Following the incomplete liberation of 1944, intellectual and
artistic reaction broke loose everywhere: abstract painting, a
simple moment of modern pictorial evolution where it only occupies
a very meagre place, is presented by all the publicity machines as
the basis of a new aesthetic. The alexandrine is dedicated to a
proletarian renaissance, where the proletariat will become outmoded
as a cultural form just as the quadriga and trireme have become
outmoded as a means of transport. The by-products of writing which
had caused indignation, and which had not been ready, are getting
an ephemeral but resounding admiration: the poetry of Prevert or
Char, the prose of Gracq, the drama of the atrocious cretin
Pichette, and all the others. The Cinema, where the various
arrangements of scenarios are used just as harmonies, proclaims its
future in the plagiarism of De Sica, and finds novelty - and above
all exoticism - in various Italian films where meanness has imposed
a style of camerawork little different from the habits of
Hollywood, but so long after S.M.Eisenstein. Further, it is known
that the scholars who otherwise do not dance in caves, have given
themselves up to laborious phenomenological refinements.
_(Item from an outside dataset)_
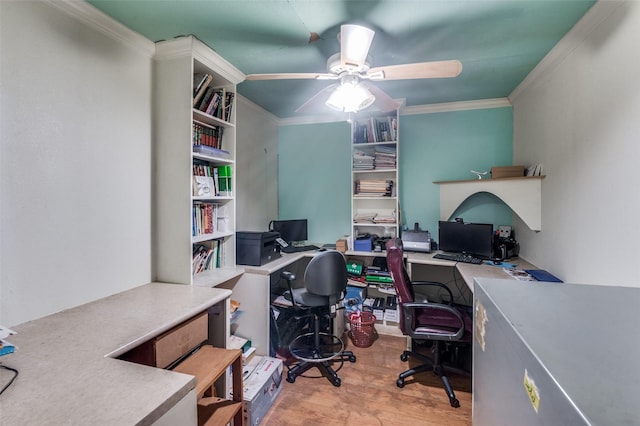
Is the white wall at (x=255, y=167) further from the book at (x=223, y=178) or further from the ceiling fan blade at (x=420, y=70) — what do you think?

Confronting this dismal and profitable mess, where each repetition
has its disciples, each regression its admirers, each remake its
fans, a single group shows universal opposition and complete
contempt in the name of the historically necessary supercession of
old values. A kind of inventive optimism has taken the place of
refusal, affirming itself beyond refusal. It is necessary to
recognise the healthy role that Dada assumed in another epoch,
despite its very different intentions.
We may be told that it is not a very intelligent project to restart
Dadaism. But it is not a matter of going over Dadaism. The very
serious setback of revolutionary politics, linked to the glaring
weakness of the working class aesthetic promoted by the same
retrograde phase, has lead to confusion in every field where it
will soon have raged for thirty years. On the spiritual level the
petit-bourgeoisie always hold sway. After several resounding
crises, its monopoly is even more extended than before: everything
which is actually impressed in the world - whether it be the
capitalist literature, the social-realist literature, the false
formalist avant-garde living on forms which have dropped into the
public domain, or the bogus theosophical agonies of certain
movements of erstwhile emancipators - entirely nurtures the
petit-bourgeois spirit. Under the pressure of the realities of the
epoch, it is well necessary to finish with this spirit. From this
perspective any measures are good.
The outrageous provocations that the Lettrist group has carried out
or prepared (poetry reduced to letters, metagraphic recital, cinema
without images) unleashes a fatal inflation in the arts.
We therefore joined them without hesitation.